#### [STUDY TEXT]
────────────────
China and India, in 2001 and 2005, respectively, amended their patent laws to comply with the World Trade Organization's Trade Related Intellectual Property Rights (TRIPS) agreement, which bans making generic copies of drugs still under patent protection. The move sparked concerns about the affordability of medicines in poor countries. But Bangladesh, categorized among the world's least developed countries (LDCs) according to the UN, hopes to fill the void—at least for the next five years.

Under the TRIPS agreement, LDCs can make generic versions of patented drugs until 2016. Bangladesh already has an estimated 350 drug companies, from small domestics to large multinationals, which produce 97% of its domestic demand for medicines. However, to make these medicines for domestic use and export, Bangladesh imports 80% of the active pharmaceutical ingredients (APIs), the chemicals responsible for a drug's action. “That is a weakness, as the imports do not make our pharma industry a fully integrated one,” Abdul Muktadir, secretary general of the Dhaka-based Bangladesh Association of Pharmaceutical Industries, told Nature Medicine.

That could change. In April, Muktadir told an international conference on globalization of pharmaceutical industry in Dhaka that Bangladesh's $31 million API Park in Munshiganj is scheduled to be completed by July 2012. It's a welcome announcement: government red tape and delays in land acquisition have impeded work on the API Park by almost a decade.
────────────────
#### [DATA PROVIDED]

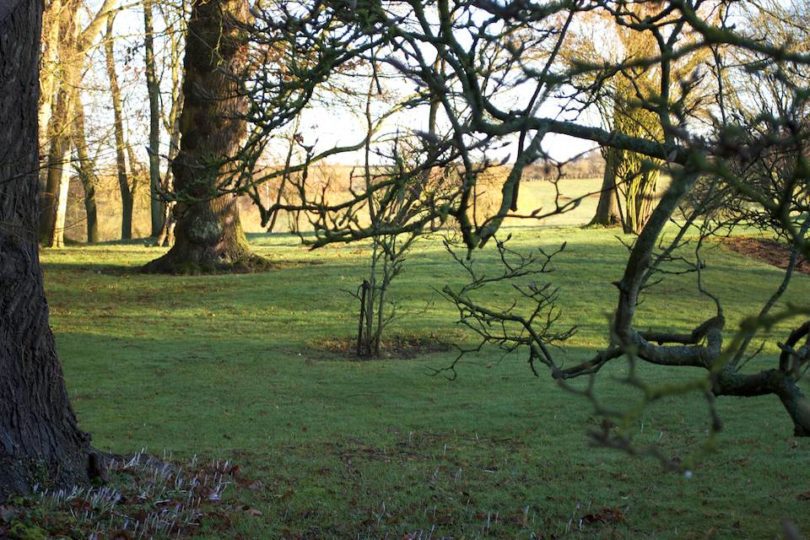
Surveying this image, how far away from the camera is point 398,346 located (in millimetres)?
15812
────────────────
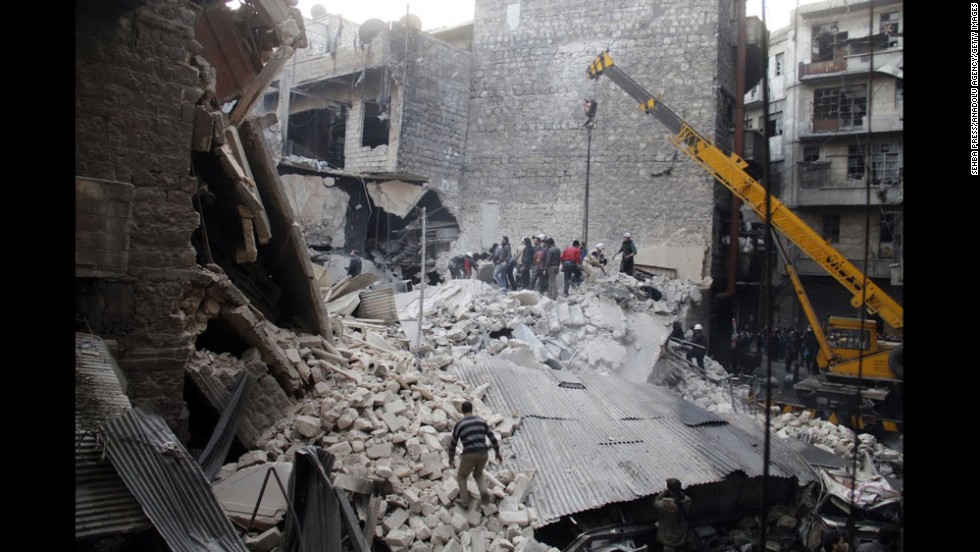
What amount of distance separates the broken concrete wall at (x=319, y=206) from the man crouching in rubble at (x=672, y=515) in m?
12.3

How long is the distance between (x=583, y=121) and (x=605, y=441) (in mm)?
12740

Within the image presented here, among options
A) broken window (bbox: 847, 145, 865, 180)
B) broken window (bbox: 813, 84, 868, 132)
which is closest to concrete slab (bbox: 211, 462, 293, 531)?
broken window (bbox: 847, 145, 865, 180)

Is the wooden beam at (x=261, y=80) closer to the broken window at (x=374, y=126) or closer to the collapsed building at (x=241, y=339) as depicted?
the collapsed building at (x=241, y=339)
────────────────
#### [WHAT TO WORK ON]
a. In two sentences, summarize the text about Bangladesh's drug industry above.
b. Echo the text about Bangladesh's drug industry word for word, from "That could change." to "almost a decade.".
c. Carry on the text about Bangladesh's drug industry from the point where it stops.

#### [EXERCISE RESULTS]
a. After China and India amended their patent laws to meet the TRIPS agreement, which bans generic copies of patented drugs, Bangladesh hopes to fill the void because it is a least developed country and may make such generics until 2016. Its estimated 350 drug companies produce 97% of domestic demand but import 80% of their active pharmaceutical ingredients, and an API Park in Munshiganj, delayed by almost a decade, is scheduled for completion by July 2012.

b.
That could change. In April, Muktadir told an international conference on globalization of pharmaceutical industry in Dhaka that Bangladesh's $31 million API Park in Munshiganj is scheduled to be completed by July 2012. It's a welcome announcement: government red tape and delays in land acquisition have impeded work on the API Park by almost a decade.

c.
The API Park is designed to be a hub for the raw materials needed to make drugs and is planned to house 40 firms that would make 800 to 1,000 types of generic drugs.

Muktadir said five firms have already been cleared by drug regulatory authorities of some developed countries, paving the way for forays into those markets, and are geared to open up in API Park.

The opening of the site could help improve Bangladesh's position in the pharmaceutical market, according to experts. The country is currently hampered by a lagging focus on drug research and production quality, which could improve through technology transfer after the Park comes up, says Mohammad Sayedur Rahman, a pharmacology expert at Bangabandhu Sheikh Mujib Medical University in Dhaka.